In principle fostering is when a family take on the responsibility of caring for a child or young person when their birth family are unwilling or unable to care for them appropriately. There can be a multitude of reasons why a birth family cannot effectively care for their child, this can include abuse or neglect of the child at home or perhaps illness or death of a parent. 

Foster Carers work as one of the many ‘professionals around the child’ to effect short and long term change for a child in need.

Fostering is challenging in numerous ways but it allows families to effect real change in the lives of children who are desperately in need of love and care. Foster carers will often describe fostering as one of the most rewarding things they have ever done.  
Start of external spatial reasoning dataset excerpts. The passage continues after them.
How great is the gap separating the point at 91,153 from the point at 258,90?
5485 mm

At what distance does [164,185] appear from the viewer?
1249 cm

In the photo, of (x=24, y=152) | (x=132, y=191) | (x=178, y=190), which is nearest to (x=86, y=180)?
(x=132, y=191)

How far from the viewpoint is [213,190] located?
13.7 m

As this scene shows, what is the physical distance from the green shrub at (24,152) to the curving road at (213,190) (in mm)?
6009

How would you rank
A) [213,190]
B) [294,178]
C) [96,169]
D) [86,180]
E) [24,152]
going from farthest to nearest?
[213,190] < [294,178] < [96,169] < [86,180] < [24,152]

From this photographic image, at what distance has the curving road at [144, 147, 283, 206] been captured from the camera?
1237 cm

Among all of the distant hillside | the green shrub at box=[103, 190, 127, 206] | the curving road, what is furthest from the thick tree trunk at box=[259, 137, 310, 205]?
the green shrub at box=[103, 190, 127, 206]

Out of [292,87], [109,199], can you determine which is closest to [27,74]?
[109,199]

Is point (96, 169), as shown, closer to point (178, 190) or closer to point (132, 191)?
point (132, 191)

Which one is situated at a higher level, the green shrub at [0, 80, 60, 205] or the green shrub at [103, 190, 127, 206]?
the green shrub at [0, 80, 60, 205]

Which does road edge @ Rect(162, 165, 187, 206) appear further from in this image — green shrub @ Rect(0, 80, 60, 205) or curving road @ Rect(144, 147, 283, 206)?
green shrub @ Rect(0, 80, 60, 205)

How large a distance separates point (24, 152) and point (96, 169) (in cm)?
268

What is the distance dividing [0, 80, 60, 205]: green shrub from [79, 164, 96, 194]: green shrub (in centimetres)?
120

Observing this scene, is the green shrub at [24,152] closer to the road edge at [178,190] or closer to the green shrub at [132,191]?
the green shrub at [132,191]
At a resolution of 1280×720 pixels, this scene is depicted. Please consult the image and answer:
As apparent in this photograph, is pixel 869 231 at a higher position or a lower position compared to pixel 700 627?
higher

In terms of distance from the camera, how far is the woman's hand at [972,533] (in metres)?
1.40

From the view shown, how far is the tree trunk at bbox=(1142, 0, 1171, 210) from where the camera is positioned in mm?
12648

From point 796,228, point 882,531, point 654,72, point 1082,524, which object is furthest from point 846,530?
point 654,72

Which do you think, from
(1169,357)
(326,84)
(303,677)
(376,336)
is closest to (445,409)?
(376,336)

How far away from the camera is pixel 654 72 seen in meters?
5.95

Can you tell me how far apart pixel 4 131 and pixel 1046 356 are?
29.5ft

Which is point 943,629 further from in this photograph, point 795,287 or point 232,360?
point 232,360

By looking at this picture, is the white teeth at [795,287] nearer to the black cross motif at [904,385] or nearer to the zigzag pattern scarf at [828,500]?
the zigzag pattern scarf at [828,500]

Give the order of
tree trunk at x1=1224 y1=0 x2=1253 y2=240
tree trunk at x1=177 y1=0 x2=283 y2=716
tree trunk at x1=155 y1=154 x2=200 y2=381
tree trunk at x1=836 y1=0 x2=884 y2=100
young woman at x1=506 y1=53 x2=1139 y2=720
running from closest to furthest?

Fostering can be both a temporary and permanent arrangement. Some children will have the opportunity to return to birth family after a period of time, whereas others will remain in foster care until adulthood.  Children in fostering homes will likely have ongoing contact with their birth families.

How is foster care different from adoption?

Fostering has fundamental differences to adoption. Adoption involves a family becoming the legal parents of that child and becoming fully responsible as they would do for their birth child. Government support and intervention is limited unless the adoptive family require some initial support at the early stages. 

A child in Foster Care remains the legal responsibility of the local authority and foster carers care for that child in line with a jointly agreed ‘Placement Plan.